Dat computergegevens geen goed zijn in de zin van artikel 310 Sr[11], maar virtuele objecten daarentegen wel onder de reikwijdte van het begrip vallen,[12] brengt verwarring met zich mee en verdient derhalve enige uitleg. Alhoewel het op het eerste gezicht wel zo lijkt, maakt het RuneScape-arrest geen inbreuk op het Computergegevensarrest. Er dient namelijk onderscheid te worden gemaakt tussen computergegevens en virtuele objecten. Van een goed in de zin van artikel 310 Sr kan slechts sprake zijn indien de feitelijke macht over het goed noodzakelijkerwijs wordt verloren – hetgeen het geval is bij virtuele objecten conform het RuneScape-arrest. Computergegevens hebben daarentegen een ‘multipel’ karakter, wat inhoudt dat ze op verschillende plaatsen aan meerdere mensen tegelijkertijd ter beschikking kunnen staan.[13] De feitelijke beschikkingsmacht is bij computergegevens derhalve niet exclusief.

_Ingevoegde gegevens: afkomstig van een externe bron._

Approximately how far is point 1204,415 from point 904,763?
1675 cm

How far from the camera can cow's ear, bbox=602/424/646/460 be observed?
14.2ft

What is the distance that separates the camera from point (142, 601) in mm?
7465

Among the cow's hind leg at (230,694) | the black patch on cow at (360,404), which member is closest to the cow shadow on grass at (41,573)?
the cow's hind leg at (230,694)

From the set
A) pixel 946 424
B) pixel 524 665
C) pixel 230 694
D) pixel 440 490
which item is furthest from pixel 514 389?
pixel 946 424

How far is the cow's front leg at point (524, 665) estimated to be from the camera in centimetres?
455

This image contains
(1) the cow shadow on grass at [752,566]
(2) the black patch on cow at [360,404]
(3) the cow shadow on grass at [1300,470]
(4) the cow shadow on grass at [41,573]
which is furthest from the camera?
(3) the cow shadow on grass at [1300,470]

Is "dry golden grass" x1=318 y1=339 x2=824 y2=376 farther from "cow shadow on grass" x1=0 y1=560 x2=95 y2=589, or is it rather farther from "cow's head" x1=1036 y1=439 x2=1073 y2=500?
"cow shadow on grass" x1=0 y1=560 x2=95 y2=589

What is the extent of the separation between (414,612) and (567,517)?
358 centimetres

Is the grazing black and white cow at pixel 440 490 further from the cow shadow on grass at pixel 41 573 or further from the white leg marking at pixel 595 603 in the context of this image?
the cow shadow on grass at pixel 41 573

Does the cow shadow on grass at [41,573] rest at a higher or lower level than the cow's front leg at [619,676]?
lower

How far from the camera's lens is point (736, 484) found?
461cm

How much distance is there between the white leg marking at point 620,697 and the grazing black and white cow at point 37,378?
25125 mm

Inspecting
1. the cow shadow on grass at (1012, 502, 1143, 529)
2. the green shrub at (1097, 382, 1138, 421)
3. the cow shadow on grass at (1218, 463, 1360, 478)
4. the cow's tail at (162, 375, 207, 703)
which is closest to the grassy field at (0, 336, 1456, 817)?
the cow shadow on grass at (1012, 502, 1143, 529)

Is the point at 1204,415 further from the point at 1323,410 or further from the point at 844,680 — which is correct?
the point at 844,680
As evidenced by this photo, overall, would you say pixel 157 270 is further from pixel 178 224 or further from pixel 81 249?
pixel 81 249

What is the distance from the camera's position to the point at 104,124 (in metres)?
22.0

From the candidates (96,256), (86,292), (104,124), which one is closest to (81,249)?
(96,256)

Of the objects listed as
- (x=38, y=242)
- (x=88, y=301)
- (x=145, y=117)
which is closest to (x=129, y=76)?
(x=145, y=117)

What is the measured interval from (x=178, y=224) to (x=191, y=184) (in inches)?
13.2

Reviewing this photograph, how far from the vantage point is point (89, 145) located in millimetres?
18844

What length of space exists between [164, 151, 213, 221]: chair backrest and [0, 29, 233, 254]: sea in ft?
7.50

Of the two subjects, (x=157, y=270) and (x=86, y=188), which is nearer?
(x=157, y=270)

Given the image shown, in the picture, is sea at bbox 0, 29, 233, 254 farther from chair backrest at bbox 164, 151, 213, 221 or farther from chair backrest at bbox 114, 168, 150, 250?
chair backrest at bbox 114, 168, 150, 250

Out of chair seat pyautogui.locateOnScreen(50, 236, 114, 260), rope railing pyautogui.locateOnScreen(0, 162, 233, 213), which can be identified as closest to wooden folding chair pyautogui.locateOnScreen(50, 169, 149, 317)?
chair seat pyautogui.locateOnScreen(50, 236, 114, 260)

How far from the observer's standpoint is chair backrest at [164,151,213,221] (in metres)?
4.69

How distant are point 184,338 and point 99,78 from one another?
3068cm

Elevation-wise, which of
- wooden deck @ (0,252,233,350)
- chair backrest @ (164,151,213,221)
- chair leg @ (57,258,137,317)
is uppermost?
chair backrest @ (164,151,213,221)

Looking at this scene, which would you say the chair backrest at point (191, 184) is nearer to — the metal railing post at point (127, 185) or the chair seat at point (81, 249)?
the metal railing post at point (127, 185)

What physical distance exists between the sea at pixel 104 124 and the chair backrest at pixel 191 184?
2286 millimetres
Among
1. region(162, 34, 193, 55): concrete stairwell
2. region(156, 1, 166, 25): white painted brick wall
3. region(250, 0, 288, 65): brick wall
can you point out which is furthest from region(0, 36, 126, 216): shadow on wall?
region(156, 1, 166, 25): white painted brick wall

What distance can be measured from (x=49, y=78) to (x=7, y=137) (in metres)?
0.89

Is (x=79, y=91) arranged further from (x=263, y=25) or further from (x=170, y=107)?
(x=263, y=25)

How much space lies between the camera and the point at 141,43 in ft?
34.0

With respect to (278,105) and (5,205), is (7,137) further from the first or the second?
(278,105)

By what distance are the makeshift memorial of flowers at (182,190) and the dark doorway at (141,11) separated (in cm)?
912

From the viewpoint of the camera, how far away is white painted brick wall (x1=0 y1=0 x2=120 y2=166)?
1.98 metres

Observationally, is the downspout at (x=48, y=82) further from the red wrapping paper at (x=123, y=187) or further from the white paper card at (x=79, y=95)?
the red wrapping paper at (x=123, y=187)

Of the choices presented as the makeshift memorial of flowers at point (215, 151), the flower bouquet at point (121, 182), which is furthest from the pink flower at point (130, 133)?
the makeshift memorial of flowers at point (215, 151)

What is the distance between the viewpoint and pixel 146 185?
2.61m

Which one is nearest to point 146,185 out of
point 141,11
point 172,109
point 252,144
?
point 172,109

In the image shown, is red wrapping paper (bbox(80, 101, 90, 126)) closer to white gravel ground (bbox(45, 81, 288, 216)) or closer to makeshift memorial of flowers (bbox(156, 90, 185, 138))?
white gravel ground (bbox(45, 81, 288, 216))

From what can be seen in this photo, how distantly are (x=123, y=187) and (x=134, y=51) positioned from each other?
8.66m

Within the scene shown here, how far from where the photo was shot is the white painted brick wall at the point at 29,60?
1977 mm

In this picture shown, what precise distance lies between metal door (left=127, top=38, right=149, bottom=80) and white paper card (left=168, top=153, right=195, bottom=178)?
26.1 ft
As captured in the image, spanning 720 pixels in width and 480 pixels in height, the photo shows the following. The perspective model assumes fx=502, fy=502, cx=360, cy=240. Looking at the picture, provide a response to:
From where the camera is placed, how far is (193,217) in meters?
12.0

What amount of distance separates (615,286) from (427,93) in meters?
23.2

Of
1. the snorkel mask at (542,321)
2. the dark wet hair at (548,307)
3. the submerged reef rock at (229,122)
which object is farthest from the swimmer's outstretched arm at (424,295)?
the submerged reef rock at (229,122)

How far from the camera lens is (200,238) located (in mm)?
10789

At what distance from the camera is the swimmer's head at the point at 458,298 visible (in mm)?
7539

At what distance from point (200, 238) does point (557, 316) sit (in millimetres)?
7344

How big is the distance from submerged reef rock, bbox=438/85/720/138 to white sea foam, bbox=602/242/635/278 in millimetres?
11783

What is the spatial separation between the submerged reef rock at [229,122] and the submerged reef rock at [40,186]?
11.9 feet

Indien men bijvoorbeeld computergegevens kopieert, behoudt ook de rechthebbende van die gegevens de beschikkingsmacht; de feitelijke macht gaat niet verloren waardoor er geen sprake is van een ‘goed’ in de zin van artikel 310 Sr.[14] Uit het RuneScape-arrest kan echter niet worden afgeleid of het onderscheid tussen gegevens en goederen als exclusief wordt beschouwt. Indien gegevens en goederen elkaar inderdaad uitsluiten is het van belang om over een onderscheidend afbakeningscriterium te beschikken. Een dergelijk afbakeningscriterium is tot heden echter nog niet gegeven door de Hoge Raad wat leidt tot rechtsonzekerheid.[15]